[EXCERPT TO READ]:
++++++
Staying in Asia, the World Bank has reduced its GDP growth estimates for China in 2014 to 7.4% from a previous forecast of 7.6%. Looking into 2015, the World Bank now sees growth at 7.2% from a previous forecast of 7.5%, mainly as the government seeks to put the economy on a more sustainable path with policies addressing financial vulnerabilities and structural constraints. However, except for China the World Bank is rather constructive on the rest of the region. The institution sees growth for developing East Asian countries (ex China) to bottom out at 4.8% this year before rising to 5.3% next year as exports rise and domestic economic reforms advance in the large Southeast Asian economies. Staying on EM but on the other side of the globe we saw the completion of the first-round vote of the presidential election in Brazil on Sunday.

European stock futures trade higher, with the DAX outperforming as it catches up on global equity strength on Friday, as German stocks were closed for Reunification Day. Germany’s progress has been slightly impaired by weakness in Siemens shares, who remain the only German stock in the red after warning their energy unit margins would be lower than expected in the future due to pricing pressure in wind turbines.

The usual post-payrolls lull in the economic data calendar this week will be populated by an eventful week of high level meetings around the globe. The IMF and World Bank annual meeting in Washington starts this Friday although there are plenty of events/speeches ahead of the official proceedings. Furthermore, we also have a few central bank rate meetings and a senior leadership summit between China and Germany. If that wasn’t enough company analysts will also be sharpening their pencils as we kick off the Q3 earnings season with Alcoa’s results this Wednesday.

Bulletin Headline Summary from RanSquawk and Bloomberg

  • European stock futures trade strongly, as the impressive Wall Street close on Friday buoys European and Asia-Pacific markets
  • USD-index pulls off multi-year highs printed on Friday as traders book profits, helping to lift EUR/USD on little volume
  • The week gets off to a slow start, with no tier 1 releases due today, as the market looks ahead to FOMC minutes and the beginning of earnings season with Alcoa (AA) due on Wednesday
  • Treasury yields mostly steady in overnight trading as German factory orders drop the most since 2009; this week will feature Treasury auctions of $27b 3Y, $21b 10Y (reopen) and $13b 30Y (reopen) starting tomorrow.
++++++
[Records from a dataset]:
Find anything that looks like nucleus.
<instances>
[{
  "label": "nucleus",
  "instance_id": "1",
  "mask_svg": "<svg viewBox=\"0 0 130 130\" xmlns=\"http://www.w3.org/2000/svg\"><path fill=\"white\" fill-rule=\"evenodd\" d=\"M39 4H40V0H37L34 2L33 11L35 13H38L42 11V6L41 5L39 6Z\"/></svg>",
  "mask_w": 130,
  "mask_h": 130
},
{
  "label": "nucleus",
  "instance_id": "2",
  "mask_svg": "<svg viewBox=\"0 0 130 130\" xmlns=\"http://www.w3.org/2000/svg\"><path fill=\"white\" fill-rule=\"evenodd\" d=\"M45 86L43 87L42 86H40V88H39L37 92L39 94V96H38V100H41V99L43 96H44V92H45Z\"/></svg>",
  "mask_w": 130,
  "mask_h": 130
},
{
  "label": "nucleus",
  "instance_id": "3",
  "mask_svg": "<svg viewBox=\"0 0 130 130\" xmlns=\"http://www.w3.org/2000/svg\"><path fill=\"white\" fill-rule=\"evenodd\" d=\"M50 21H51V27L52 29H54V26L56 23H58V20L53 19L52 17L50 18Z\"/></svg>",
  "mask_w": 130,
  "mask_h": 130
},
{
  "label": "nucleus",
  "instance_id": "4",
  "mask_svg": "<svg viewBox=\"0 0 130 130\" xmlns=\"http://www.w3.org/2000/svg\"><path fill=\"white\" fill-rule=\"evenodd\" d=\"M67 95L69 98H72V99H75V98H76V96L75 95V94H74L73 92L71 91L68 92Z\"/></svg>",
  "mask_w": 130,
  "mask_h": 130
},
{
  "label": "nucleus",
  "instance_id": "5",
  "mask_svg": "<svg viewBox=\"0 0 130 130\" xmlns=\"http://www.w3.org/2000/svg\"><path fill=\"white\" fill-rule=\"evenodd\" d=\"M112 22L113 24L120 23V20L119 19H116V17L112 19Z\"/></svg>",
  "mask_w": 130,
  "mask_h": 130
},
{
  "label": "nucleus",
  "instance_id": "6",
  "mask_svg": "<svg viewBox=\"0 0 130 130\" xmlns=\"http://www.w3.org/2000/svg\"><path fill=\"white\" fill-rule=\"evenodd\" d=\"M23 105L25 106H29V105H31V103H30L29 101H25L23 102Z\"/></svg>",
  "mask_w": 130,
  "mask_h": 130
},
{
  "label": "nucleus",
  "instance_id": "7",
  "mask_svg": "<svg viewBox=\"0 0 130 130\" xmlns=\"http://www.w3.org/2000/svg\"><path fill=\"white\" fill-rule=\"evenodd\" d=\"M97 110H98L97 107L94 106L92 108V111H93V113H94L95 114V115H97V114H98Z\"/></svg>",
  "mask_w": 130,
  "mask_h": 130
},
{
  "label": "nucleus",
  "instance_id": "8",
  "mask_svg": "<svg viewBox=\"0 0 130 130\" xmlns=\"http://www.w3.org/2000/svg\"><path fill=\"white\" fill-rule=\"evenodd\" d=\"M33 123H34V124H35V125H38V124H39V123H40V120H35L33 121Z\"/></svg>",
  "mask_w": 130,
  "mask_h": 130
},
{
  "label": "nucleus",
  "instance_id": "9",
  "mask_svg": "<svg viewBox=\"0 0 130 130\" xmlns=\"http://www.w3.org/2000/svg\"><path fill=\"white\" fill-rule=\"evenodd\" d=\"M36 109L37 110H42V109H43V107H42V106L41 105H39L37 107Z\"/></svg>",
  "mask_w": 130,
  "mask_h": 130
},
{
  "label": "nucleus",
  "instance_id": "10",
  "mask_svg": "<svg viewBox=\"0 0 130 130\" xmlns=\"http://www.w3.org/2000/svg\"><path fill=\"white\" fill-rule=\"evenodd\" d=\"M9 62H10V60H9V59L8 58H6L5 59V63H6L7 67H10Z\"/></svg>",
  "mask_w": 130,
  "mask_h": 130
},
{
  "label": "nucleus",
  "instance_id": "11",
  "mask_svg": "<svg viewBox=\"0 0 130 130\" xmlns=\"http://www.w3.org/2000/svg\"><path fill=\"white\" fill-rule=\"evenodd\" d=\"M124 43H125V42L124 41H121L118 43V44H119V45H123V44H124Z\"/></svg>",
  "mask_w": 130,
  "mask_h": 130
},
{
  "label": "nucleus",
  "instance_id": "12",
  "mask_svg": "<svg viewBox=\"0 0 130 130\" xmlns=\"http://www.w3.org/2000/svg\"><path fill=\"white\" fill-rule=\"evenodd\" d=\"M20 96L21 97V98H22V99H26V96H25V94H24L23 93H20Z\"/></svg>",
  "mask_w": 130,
++++++
[EXERCISE 1]:
Repeat the passage of the market news excerpt from "Staying in Asia, the" up to and including "Brazil on Sunday.".
[EXERCISE 2]:
Express the lines of the listing as a numbered list, from its first line up to and including the line with "86L43 87L42 86H40V88H39L37", and leave out any blank lines.
The market news excerpt and the listing were taken from separate sources.

[WRITTEN SOLUTION 1]:
Staying in Asia, the World Bank has reduced its GDP growth estimates for China in 2014 to 7.4% from a previous forecast of 7.6%. Looking into 2015, the World Bank now sees growth at 7.2% from a previous forecast of 7.5%, mainly as the government seeks to put the economy on a more sustainable path with policies addressing financial vulnerabilities and structural constraints. However, except for China the World Bank is rather constructive on the rest of the region. The institution sees growth for developing East Asian countries (ex China) to bottom out at 4.8% this year before rising to 5.3% next year as exports rise and domestic economic reforms advance in the large Southeast Asian economies. Staying on EM but on the other side of the globe we saw the completion of the first-round vote of the presidential election in Brazil on Sunday.

[WRITTEN SOLUTION 2]:
1. Find anything that looks like nucleus.
2. <instances>
3. [{
4.   "label": "nucleus",
5.   "instance_id": "1",
6.   "mask_svg": "<svg viewBox=\"0 0 130 130\" xmlns=\"http://www.w3.org/2000/svg\"><path fill=\"white\" fill-rule=\"evenodd\" d=\"M39 4H40V0H37L34 2L33 11L35 13H38L42 11V6L41 5L39 6Z\"/></svg>",
7.   "mask_w": 130,
8.   "mask_h": 130
9. },
10. {
11.   "label": "nucleus",
12.   "instance_id": "2",
13.   "mask_svg": "<svg viewBox=\"0 0 130 130\" xmlns=\"http://www.w3.org/2000/svg\"><path fill=\"white\" fill-rule=\"evenodd\" d=\"M45 86L43 87L42 86H40V88H39L37 92L39 94V96H38V100H41V99L43 96H44V92H45Z\"/></svg>",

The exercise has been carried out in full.